Vers 9 heures le navire largue les amarres et je me dirige vers la salle à manger en quête du petit déjeuner. J’ai déjà pu constater durant les quelques mois passés en Angleterre, pendant la guerre, que nos divergences en matière de gastronomie sont abyssales. En contrepartie, leur full breakfast, même indigeste, vous cale l’estomac de très longues heures. Faut-il encore pouvoir l’avaler !

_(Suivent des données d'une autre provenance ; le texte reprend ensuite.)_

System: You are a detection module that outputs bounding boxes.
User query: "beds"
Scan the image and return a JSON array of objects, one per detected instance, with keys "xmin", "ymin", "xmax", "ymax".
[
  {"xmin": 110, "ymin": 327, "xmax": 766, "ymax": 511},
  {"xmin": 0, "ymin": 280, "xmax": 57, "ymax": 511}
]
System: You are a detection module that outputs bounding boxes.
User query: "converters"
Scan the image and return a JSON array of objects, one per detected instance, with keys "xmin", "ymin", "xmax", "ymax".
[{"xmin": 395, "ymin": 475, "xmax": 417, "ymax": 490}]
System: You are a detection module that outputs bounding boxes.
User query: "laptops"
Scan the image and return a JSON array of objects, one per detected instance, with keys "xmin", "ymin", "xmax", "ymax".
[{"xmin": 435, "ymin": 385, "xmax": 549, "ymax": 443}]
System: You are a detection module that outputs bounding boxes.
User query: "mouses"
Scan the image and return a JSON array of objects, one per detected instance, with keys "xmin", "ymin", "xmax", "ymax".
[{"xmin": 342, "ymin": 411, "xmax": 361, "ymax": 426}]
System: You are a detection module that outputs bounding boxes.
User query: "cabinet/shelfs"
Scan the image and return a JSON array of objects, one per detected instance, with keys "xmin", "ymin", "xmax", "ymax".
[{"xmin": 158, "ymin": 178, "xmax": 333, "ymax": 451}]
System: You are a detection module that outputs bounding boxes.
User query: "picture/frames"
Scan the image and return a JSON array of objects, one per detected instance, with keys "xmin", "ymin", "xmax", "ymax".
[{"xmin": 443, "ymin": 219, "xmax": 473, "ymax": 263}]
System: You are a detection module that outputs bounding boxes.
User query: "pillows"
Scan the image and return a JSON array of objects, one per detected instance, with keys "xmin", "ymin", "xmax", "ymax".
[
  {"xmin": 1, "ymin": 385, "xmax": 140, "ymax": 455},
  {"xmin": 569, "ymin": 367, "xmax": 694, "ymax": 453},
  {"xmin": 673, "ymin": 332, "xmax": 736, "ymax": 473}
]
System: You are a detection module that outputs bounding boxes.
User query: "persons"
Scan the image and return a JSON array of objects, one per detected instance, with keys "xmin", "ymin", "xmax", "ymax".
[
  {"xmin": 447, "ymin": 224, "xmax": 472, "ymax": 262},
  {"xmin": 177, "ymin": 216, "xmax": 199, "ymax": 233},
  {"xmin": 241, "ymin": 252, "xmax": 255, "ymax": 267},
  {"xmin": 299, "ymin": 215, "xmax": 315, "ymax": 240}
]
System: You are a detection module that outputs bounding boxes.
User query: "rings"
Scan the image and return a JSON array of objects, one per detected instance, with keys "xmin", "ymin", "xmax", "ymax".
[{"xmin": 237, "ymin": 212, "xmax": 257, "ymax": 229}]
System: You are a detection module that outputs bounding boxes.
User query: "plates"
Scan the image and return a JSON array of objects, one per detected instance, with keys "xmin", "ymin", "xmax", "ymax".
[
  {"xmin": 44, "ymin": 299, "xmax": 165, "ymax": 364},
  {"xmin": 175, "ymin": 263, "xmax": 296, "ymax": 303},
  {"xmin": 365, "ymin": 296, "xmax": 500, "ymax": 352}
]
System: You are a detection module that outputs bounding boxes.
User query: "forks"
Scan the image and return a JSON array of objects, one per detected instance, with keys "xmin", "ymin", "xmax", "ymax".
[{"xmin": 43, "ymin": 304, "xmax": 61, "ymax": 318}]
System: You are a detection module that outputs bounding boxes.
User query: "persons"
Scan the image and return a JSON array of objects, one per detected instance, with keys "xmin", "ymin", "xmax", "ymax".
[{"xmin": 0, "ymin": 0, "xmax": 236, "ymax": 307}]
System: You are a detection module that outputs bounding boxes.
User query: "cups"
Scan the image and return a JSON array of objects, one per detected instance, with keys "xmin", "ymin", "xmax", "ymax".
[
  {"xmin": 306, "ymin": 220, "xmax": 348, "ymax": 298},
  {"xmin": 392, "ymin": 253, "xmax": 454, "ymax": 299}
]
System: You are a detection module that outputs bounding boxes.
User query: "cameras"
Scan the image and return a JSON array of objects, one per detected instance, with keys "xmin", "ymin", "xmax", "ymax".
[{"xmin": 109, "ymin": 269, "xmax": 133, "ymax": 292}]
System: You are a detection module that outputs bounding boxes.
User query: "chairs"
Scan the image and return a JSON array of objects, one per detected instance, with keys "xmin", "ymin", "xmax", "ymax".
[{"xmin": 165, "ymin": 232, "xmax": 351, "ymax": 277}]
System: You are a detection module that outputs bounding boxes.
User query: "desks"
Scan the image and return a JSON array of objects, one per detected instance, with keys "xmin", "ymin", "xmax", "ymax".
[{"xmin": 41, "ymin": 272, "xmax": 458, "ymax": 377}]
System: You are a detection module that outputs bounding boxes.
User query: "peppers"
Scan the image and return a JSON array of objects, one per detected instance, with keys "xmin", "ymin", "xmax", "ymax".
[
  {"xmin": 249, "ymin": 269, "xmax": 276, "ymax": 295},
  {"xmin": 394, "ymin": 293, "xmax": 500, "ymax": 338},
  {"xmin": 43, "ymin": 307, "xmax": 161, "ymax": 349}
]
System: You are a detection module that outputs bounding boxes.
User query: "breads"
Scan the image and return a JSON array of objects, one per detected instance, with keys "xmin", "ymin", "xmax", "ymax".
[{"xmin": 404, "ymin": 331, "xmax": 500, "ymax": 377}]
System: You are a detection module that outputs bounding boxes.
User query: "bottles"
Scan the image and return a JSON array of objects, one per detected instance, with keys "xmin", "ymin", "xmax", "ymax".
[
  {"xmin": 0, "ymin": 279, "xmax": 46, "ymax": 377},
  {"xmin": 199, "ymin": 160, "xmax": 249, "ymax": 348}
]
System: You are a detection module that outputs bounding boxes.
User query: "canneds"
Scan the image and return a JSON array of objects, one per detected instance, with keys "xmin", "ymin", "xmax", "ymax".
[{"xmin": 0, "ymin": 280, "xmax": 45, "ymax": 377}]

Il n’y a que quelques personnes assises dans une grande salle tout en longueur. Après cinq à six minutes d’attente, et sans même un bonjour, un serveur aux allures de baroudeur de gargote dépose devant moi une tasse de thé bouillante, accompagnée d’une assiette fumante, aux odeurs de graisses brulées. Le bacon façon semelle côtoie des œufs mal cuits, visqueux, et des saucisses huileuses. Le tout agrémenté de pommes de terre écrasées baignant dans une sauce rosâtre. Je n’ai pas le choix, je suis condamné presque deux mois durant à ce régime, je dois absolument m’adapter. Et les Australiens, sont-ils plus respectueux des estomacs que leurs congénères Anglais ? Je constate que quelques autres passagers ont une opinion identique à la mienne, touchant à peine à leur assiette. Sans trop réfléchir je me lance à l’assaut… Je dois seulement penser à autre chose et je repense alors aux enfants montés à bord : qui sont-ils ?

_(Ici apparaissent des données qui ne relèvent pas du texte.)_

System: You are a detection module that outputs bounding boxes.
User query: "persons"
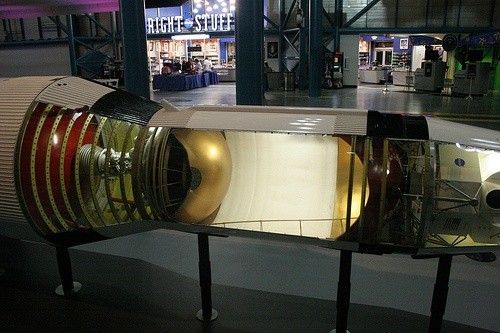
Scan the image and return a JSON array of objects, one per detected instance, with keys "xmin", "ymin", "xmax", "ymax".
[
  {"xmin": 204, "ymin": 57, "xmax": 211, "ymax": 71},
  {"xmin": 172, "ymin": 58, "xmax": 181, "ymax": 74},
  {"xmin": 183, "ymin": 57, "xmax": 193, "ymax": 72},
  {"xmin": 162, "ymin": 62, "xmax": 171, "ymax": 75},
  {"xmin": 194, "ymin": 58, "xmax": 201, "ymax": 74}
]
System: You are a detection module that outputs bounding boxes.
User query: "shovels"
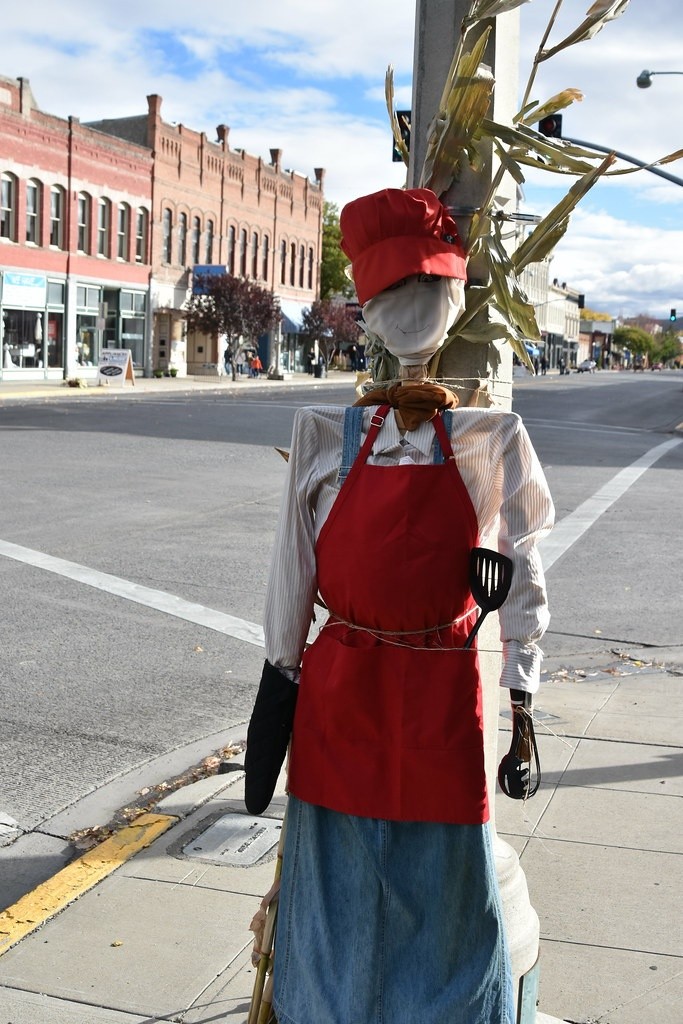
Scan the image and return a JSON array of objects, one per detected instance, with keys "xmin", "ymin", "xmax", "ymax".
[{"xmin": 464, "ymin": 546, "xmax": 512, "ymax": 649}]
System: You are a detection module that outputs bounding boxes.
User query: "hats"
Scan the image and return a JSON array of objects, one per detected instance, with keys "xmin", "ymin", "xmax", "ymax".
[{"xmin": 339, "ymin": 188, "xmax": 468, "ymax": 305}]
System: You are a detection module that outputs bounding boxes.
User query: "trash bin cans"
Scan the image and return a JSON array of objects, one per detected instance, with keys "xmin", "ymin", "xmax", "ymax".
[{"xmin": 314, "ymin": 364, "xmax": 326, "ymax": 378}]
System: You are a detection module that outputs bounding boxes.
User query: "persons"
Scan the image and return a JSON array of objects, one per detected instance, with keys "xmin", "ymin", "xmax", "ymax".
[
  {"xmin": 224, "ymin": 343, "xmax": 264, "ymax": 379},
  {"xmin": 307, "ymin": 346, "xmax": 316, "ymax": 376},
  {"xmin": 349, "ymin": 346, "xmax": 359, "ymax": 373},
  {"xmin": 532, "ymin": 356, "xmax": 572, "ymax": 376}
]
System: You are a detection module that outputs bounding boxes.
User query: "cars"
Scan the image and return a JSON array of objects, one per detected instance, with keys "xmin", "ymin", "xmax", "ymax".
[
  {"xmin": 652, "ymin": 362, "xmax": 663, "ymax": 372},
  {"xmin": 578, "ymin": 360, "xmax": 596, "ymax": 374}
]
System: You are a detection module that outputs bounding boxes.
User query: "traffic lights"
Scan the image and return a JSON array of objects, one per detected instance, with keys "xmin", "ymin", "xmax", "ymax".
[
  {"xmin": 538, "ymin": 113, "xmax": 563, "ymax": 166},
  {"xmin": 391, "ymin": 111, "xmax": 412, "ymax": 163},
  {"xmin": 670, "ymin": 309, "xmax": 676, "ymax": 322}
]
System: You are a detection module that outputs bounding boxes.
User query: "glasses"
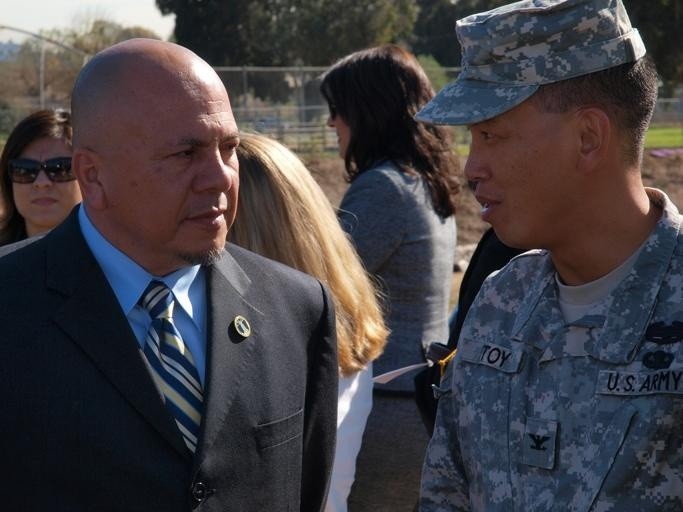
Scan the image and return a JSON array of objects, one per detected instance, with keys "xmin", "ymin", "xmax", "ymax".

Durant la matinée je fais la découverte du navire. Je traine un peu, et lorsque j’accède à la salle de restaurant pour le déjeuner, elle est déjà au trois quarts vide. À peine assis j’aperçois deux petites têtes, l’une blonde l’autre rouquine, se cachant derrière les tables, progressant seulement lorsque les serveurs travaillent sur la partie avant ou en cuisine. Seules les mains apparaissent pour saisir, dans les assiettes, rosbeef, bacon et autres subsistances abandonnés. Même les patates écrasées disparaissent. Je me demande de quelle façon ils entreposent la nourriture. Sûrement en vrac dans un récipient, peut-être même dans un sac. En voilà deux qui ne font pas de manière, et qui doivent avoir très faim. La récolte est certainement partagée avec d’autres. Lorsque le baroudeur des gargotes avec son tablier crasseux se dirige dans leur direction dans l’intention de débarrasser les tables, je l’interpelle dans un anglais approximatif ; S’il vous plait monsieur, pourrais-je avoir un peu d’eau ? À contrecœur l’homme fait demi-tour et repart vers son antre. Les petites mains réapparaissent à quatre ou cinq reprises. Puis les deux têtes progressent vers la sortie. Je n’attends pas ma commande et me lève dans l’intention de les suivre à distance. Dans quelle partie du bateau a-t-on pu les loger ? Devant moi, à une vingtaine de mètres, le garçonnet et la petite rouquine, l’un portant un sac, l’autre un bocal de verre, descendent par un escalier amenant vers le pont G et les troisième classes. Ils marchent assez rapidement, mais sans inquiétude. Arrivés au fond d’un petit couloir, ils ouvrent une porte et la franchissent sans hésitation. Je rebrousse chemin, me demandant encore les raisons qui m’ont poussé à les suivre.